Health monitoring for MCP services in BEAM transport clustering.

Monitors service health through various mechanisms:

  • Process liveness checks
  • Custom health check callbacks
  • Response time monitoring
  • Circuit breaker integration

Automatically removes unhealthy services from the registry and notifies the cluster coordinator of health changes.

Health Check Methods

  • Process Monitor: Monitor service processes for crashes
  • Ping: Send ping messages to verify responsiveness
  • Custom Callback: Use service-defined health check functions
  • Response Time: Track and threshold response times

Example Usage

{:ok, monitor} = HealthMonitor.start_link(%{
  registry: registry_pid,
  check_interval: 5000,
  service_timeout: 3000,
  methods: [:process, :ping, :custom]
})

Summary

Functions

Manually triggers a health check for a specific service.

Returns a specification to start this module under a supervisor.

Gets health status for a specific service.

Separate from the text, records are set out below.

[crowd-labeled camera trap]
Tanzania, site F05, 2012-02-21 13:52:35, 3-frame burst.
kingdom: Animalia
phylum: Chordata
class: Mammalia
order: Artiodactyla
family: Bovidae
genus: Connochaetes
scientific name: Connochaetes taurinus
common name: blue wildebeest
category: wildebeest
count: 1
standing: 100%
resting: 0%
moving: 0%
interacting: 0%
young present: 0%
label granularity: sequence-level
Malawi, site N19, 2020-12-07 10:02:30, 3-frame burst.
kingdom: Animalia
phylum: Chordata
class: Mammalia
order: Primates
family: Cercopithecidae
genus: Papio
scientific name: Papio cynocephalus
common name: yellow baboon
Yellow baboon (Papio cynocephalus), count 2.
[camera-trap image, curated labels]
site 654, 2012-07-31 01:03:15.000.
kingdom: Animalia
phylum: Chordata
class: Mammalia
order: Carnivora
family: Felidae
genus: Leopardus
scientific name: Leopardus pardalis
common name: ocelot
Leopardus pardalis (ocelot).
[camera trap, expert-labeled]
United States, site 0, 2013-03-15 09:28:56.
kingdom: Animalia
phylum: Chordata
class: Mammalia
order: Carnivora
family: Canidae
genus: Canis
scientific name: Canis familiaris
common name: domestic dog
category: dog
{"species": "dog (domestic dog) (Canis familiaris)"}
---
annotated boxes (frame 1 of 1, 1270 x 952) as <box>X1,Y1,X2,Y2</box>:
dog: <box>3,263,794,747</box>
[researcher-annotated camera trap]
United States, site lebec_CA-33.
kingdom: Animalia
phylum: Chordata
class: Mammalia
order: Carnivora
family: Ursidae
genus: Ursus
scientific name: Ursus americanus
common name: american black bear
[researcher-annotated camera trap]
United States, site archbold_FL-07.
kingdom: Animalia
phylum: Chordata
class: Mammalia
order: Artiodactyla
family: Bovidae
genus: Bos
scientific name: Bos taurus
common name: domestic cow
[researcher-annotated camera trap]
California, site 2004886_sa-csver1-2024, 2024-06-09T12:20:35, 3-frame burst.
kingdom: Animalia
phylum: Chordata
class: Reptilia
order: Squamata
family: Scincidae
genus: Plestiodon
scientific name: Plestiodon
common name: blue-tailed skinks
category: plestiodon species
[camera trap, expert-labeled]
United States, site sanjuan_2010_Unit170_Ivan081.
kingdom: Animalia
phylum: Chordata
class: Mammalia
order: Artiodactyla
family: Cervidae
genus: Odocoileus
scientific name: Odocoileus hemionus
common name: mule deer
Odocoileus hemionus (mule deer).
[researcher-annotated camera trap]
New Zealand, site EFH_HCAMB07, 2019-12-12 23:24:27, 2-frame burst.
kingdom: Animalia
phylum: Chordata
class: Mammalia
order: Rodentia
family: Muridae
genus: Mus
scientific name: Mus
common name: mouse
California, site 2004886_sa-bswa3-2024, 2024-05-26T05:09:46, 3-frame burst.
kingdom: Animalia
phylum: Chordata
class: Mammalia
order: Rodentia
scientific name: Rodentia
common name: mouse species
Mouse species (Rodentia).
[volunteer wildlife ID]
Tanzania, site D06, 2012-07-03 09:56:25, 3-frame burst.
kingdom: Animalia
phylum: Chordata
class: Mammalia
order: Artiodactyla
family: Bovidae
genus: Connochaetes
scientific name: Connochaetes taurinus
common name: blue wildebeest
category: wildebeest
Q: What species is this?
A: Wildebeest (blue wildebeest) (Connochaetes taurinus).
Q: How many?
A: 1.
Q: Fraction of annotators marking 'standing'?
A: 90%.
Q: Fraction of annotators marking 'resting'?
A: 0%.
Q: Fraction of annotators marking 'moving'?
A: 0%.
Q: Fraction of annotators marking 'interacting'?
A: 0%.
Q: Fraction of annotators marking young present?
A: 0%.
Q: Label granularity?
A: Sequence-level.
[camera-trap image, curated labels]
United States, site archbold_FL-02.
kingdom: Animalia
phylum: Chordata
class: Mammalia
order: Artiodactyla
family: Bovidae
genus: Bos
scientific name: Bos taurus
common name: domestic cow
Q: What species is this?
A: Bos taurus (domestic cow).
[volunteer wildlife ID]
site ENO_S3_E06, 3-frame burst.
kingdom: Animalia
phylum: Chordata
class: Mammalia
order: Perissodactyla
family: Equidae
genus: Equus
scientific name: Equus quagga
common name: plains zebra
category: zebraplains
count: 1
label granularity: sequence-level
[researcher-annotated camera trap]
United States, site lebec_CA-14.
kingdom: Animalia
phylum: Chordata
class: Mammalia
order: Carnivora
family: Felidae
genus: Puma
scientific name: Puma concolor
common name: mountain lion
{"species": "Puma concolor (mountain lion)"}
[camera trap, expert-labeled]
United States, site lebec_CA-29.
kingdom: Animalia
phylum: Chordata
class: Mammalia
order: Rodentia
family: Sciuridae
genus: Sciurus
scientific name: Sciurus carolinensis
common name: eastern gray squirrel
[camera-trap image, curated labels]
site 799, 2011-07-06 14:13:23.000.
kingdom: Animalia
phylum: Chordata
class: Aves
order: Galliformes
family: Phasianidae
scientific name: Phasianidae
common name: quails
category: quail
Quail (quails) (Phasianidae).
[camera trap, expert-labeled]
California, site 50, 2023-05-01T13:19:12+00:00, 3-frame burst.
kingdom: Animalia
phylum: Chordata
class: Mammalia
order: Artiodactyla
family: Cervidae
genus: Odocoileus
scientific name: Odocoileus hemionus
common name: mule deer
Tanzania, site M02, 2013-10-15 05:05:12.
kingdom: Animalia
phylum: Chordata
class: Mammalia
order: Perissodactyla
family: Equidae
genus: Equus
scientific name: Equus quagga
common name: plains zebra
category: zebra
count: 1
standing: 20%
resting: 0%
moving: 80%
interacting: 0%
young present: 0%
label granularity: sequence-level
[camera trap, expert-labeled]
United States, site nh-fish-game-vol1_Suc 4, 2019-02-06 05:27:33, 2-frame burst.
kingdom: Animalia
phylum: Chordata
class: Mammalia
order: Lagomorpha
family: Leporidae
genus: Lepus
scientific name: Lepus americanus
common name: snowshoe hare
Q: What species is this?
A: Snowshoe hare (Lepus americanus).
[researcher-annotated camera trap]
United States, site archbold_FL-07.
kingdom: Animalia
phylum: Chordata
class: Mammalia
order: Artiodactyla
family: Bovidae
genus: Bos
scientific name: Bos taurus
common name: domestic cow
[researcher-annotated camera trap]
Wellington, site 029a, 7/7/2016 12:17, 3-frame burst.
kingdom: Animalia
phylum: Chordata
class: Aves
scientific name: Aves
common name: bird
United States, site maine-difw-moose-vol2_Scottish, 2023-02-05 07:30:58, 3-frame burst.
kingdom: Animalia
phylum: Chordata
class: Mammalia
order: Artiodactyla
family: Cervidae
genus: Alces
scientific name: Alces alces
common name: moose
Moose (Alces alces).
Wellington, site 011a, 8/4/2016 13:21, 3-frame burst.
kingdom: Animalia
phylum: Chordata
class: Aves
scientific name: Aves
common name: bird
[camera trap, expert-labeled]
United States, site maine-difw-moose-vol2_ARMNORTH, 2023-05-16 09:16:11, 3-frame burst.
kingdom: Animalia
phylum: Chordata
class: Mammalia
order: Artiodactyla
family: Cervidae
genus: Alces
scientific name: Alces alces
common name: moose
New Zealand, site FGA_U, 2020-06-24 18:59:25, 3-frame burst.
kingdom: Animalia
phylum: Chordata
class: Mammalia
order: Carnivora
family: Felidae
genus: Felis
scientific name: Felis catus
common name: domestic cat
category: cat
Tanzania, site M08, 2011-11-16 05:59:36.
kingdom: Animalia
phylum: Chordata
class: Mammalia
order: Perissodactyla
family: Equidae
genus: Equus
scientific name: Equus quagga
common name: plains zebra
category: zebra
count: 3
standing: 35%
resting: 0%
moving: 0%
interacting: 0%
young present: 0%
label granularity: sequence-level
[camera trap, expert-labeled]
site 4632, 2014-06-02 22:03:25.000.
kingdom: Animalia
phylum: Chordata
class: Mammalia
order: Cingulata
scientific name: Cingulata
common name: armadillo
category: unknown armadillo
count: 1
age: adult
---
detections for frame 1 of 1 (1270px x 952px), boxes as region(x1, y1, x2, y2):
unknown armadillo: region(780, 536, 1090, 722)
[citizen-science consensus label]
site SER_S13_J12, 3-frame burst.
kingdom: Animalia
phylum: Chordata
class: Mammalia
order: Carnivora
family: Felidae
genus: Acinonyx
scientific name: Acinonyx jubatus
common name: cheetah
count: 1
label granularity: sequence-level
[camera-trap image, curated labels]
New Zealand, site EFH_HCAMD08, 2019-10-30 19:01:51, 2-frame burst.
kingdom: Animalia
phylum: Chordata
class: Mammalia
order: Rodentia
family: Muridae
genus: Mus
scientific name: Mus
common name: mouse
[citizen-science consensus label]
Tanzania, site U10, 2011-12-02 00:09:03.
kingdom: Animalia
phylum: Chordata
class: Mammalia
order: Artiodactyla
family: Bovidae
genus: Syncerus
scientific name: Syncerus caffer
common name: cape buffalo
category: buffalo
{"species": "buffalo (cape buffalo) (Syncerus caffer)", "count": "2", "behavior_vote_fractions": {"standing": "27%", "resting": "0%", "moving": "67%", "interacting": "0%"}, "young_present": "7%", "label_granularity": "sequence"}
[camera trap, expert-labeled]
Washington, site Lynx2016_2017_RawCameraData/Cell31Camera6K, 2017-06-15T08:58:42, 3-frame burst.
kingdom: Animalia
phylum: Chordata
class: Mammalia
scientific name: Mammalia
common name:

Gets health monitoring statistics.

Adds a service to health monitoring.

Starts the health monitor with the given configuration.

Stops the health monitor.

Removes a service from health monitoring.

Types

config()

@type config() :: %{
  registry: GenServer.server(),
  check_interval: non_neg_integer(),
  service_timeout: non_neg_integer(),
  methods: [health_method()],
  max_failures: non_neg_integer(),
  failure_window: non_neg_integer()
}

health_method()

@type health_method() :: :process | :ping | :custom | :response_time

health_status()

@type health_status() :: :healthy | :unhealthy | :unknown

Functions

check_service(monitor, service_id)

@spec check_service(GenServer.server(), String.t()) ::
  {:ok, health_status()} | {:error, term()}

Manually triggers a health check for a specific service.

child_spec(init_arg)

Returns a specification to start this module under a supervisor.

See Supervisor.

get_health_status(monitor, service_id)

@spec get_health_status(GenServer.server(), String.t()) ::
  {:ok, health_status()} | {:error, :not_found}

Gets health status for a specific service.

get_stats(monitor)

@spec get_stats(GenServer.server()) :: {:ok, map()}

Gets health monitoring statistics.

monitor_service(monitor, service_id, health_config \\ %{})

@spec monitor_service(GenServer.server(), String.t(), map()) :: :ok

Adds a service to health monitoring.

start_link(config)

@spec start_link(config()) :: GenServer.on_start()

Starts the health monitor with the given configuration.

stop(monitor)

@spec stop(GenServer.server()) :: :ok

Stops the health monitor.

unmonitor_service(monitor, service_id)

@spec unmonitor_service(GenServer.server(), String.t()) :: :ok

Removes a service from health monitoring.